Ce qu'il ne peut pas faire
Le représentant de proximité ne siège pas de plein droit au comité et ne participe pas aux votes, sauf s'il est par ailleurs élu titulaire. Il ne rend pas d'avis, ne déclenche pas d'expertise et n'exerce pas les prérogatives réservées au comité. Sa valeur ajoutée est celle d'un capteur de terrain et d'un relais, pas d'une instance parallèle.
Les points à négocier avec attention
- Le crédit d'heures : sans heures dédiées, la fonction reste théorique.
- La liberté de circulation sur le site et le temps de trajet.
- Les modalités de transmission des signalements au comité et le délai de réponse.
- Les moyens matériels : accès à un local, à un affichage, à une messagerie.
- La formation, en particulier pour les représentants non élus.
- Les modalités de remplacement en cas de départ ou de démission du mandat.
Statut et protection
Les représentants de proximité bénéficient du statut de salarié protégé dans les conditions prévues par le Code du travail. Ce point a fait l'objet de discussions selon les configurations de désignation : en cas de doute sur une situation particulière, notamment pour un représentant non élu, il est prudent de faire vérifier le régime applicable avant toute décision individuelle.
Exemple pratique
Quand le représentant de proximité est particulièrement pertinent
Entreprises multi-sites, réseaux d'agences, activités itinérantes, établissements éloignés du siège, secteurs où les conditions de travail varient fortement d'un lieu à l'autre. Dans ces configurations, la négociation de la mise en place de représentants de proximité mérite d'être préparée avec le même soin qu'un accord de fonctionnement du comité : l'appui à la négociation collective permet de sécuriser la rédaction des clauses.
En conclusion
Le représentant de proximité n'a d'intérêt que s'il dispose de missions écrites, d'heures réelles et d'un circuit de traitement de ses remontées. Négocié avec précision, il redonne au comité une visibilité de terrain qu'aucun tableau de bord ne remplace. Les élus qui préparent ou révisent un accord de mise en place peuvent faire relire leur projet par un juriste : l'assistance juridique du CSE permet d'identifier les clauses insuffisamment précises avant signature.
Questions fréquentes
Le représentant de proximité est-il obligatoire ?
Non.

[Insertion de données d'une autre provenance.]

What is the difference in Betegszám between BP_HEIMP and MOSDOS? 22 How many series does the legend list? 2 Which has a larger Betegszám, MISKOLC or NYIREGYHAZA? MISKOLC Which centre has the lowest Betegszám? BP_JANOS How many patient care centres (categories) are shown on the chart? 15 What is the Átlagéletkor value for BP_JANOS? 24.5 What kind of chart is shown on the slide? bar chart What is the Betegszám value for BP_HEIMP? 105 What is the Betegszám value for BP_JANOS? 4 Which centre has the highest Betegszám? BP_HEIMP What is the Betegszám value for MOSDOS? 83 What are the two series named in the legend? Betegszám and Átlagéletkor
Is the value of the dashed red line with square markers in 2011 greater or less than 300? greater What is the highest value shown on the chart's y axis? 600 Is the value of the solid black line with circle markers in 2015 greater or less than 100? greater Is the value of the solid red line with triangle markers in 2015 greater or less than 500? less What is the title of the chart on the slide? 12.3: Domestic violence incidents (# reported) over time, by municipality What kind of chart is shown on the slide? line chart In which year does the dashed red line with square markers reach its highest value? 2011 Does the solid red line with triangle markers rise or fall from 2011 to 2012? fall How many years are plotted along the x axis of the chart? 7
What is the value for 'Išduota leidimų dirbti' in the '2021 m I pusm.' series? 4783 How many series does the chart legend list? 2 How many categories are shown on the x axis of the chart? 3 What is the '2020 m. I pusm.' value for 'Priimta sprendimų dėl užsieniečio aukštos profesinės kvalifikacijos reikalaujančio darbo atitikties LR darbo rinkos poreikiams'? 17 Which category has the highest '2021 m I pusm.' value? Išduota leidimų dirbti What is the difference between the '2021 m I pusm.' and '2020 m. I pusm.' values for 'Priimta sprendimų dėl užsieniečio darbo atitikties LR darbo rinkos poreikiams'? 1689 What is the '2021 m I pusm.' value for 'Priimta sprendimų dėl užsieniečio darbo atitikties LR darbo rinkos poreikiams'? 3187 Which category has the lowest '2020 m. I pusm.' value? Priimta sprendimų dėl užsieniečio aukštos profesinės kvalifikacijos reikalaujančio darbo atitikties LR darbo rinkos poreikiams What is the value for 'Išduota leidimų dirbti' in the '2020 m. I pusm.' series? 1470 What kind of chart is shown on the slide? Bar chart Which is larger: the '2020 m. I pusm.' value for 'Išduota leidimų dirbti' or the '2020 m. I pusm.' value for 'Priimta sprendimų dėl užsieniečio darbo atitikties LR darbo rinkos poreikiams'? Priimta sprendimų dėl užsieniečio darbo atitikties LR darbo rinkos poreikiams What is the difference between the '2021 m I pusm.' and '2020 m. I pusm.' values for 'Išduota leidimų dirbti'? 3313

Sa mise en place résulte d'un accord d'entreprise, généralement celui qui définit le nombre et le périmètre des établissements distincts. En l'absence d'accord, l'employeur n'a aucune obligation de créer cette fonction, et le comité ne peut pas l'instituer seul par une simple délibération.
Qui peut être désigné représentant de proximité ?
Les représentants sont membres du comité social et économique ou désignés par lui. Un salarié non élu peut donc exercer cette fonction si l'accord le prévoit. Dans ce cas, il est fortement recommandé d'inscrire dans l'accord ses modalités de formation, faute de quoi il exercera un mandat sans repères juridiques.
Le représentant de proximité dispose-t-il d'heures de délégation ?
Uniquement si l'accord le prévoit, ce qui n'est pas systématique. Le Code du travail renvoie sur ce point à la négociation. Sans crédit d'heures identifié, la fonction repose sur la disponibilité personnelle du représentant, ce qui la rend rapidement inopérante. C'est le premier point à sécuriser lors de la négociation.
Le représentant de proximité participe-t-il aux réunions du CSE ?
Il n'y siège pas de plein droit, sauf s'il est également élu titulaire ou si l'accord organise sa participation à certains points de l'ordre du jour. Beaucoup d'accords prévoient sa présence lors des points concernant son périmètre : c'est une clause utile, à écrire précisément pour éviter les interprétations divergentes.
Quelle est la durée du mandat de représentant de proximité ?
Elle prend fin avec celle des mandats des membres élus du comité social et économique. En cas de départ du représentant ou de démission de sa fonction en cours de mandat, l'accord doit prévoir les modalités de remplacement ; à défaut, le poste peut rester vacant jusqu'aux élections suivantes.